By Lisa Guerriero
Graphics put a fresh face on any wall, whether for advertising or décor. As the market expands, print providers can choose from more substrates than ever before. Wall media is available for every application, from a short-term outdoor project on an uneven surface to long-term indoor use on a smooth wall.
Wallcoverings are available in vinyl, film, fabric, and paper. Some are repositionable while others are non-removable. There are options for texture, finish, intended setting, and longevity.
Meeting the customer’s needs depends on choosing the correct media. The substrate and installation method affect durability and adhesion. These elements influence where and how a product is effectively used.
Vinyl-based material is one of the largest and most diverse categories of wall media, due to the variety of applications and environments where it is used.
“Customers print poster size images and full wall murals as well as use cut vinyl designs and rough brick designs everywhere from schools and hospitality to retail and airports,” notes Jason Yard, marketing manager, MACtac Distributor Products.

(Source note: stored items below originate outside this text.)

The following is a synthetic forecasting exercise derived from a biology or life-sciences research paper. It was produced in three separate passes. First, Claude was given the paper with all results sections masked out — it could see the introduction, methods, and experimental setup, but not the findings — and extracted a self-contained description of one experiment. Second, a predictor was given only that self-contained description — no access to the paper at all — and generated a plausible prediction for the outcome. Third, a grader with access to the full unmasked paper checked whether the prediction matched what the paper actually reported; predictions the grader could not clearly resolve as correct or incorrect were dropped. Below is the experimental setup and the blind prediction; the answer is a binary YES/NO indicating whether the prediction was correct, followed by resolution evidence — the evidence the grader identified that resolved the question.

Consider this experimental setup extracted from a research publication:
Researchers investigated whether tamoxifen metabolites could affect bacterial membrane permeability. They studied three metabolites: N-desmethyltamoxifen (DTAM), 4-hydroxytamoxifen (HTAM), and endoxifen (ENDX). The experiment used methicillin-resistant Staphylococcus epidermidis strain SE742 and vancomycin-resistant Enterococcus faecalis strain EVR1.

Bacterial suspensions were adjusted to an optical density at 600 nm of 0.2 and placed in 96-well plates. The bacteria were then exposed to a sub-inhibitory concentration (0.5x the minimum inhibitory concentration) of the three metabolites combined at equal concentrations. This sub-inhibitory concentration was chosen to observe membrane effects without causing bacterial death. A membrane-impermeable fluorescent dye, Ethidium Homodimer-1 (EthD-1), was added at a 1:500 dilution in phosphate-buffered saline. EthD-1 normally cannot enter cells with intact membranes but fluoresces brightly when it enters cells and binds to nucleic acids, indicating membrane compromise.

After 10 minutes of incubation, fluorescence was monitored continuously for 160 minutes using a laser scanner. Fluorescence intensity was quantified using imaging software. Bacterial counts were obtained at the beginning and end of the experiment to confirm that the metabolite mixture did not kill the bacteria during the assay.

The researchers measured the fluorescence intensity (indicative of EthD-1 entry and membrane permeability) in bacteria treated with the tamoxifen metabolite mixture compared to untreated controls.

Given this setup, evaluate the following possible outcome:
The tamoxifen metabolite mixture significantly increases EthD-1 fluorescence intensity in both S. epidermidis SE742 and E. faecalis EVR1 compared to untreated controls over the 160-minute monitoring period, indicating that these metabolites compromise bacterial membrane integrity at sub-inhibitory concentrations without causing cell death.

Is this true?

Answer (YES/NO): YES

The required experience level also varies. Many vinyl products are peel and stick, making them easier to install and repositionable. “Installers do not need extensive experience because these products are very easy to install,” explains Nate Goodman, product manager, Drytac Corporation.
Repositionable wall media is popular for “indoor retail and in-store environments because of its ease of installation,” comments Matt Meyer, marketing coordinator, Plastiprint Sales Company.
Cindy Richards, regional technical specialist, Avery Dennison Graphics Solutions, says vinyl wall graphics are ideal for everything from restaurants to airports to boardrooms. However, installers should keep several factors in mind. “Vinyl films will not stick to low-energy surface paints, low volatile organic compound (VOC) paints, or paints with any type of anti-properties—anti-graffiti, -rust, -dust, or -static,” she points out.
Kelly Kwo, technical service manager, Arlon Graphics, LLC, agrees that some paints aren’t receptive to certain adhesives. She recommends testing any wall media before final installation, and selecting a product with strong grip.
Some vinyl products target shorter term applications, like promotional campaigns. “Pressure-sensitive vinyl is popular for point of purchase (POP) wall graphics because of the ease of printing and attractive price point,” offers Stan Holt, business development manager North America, Continental Grafix US.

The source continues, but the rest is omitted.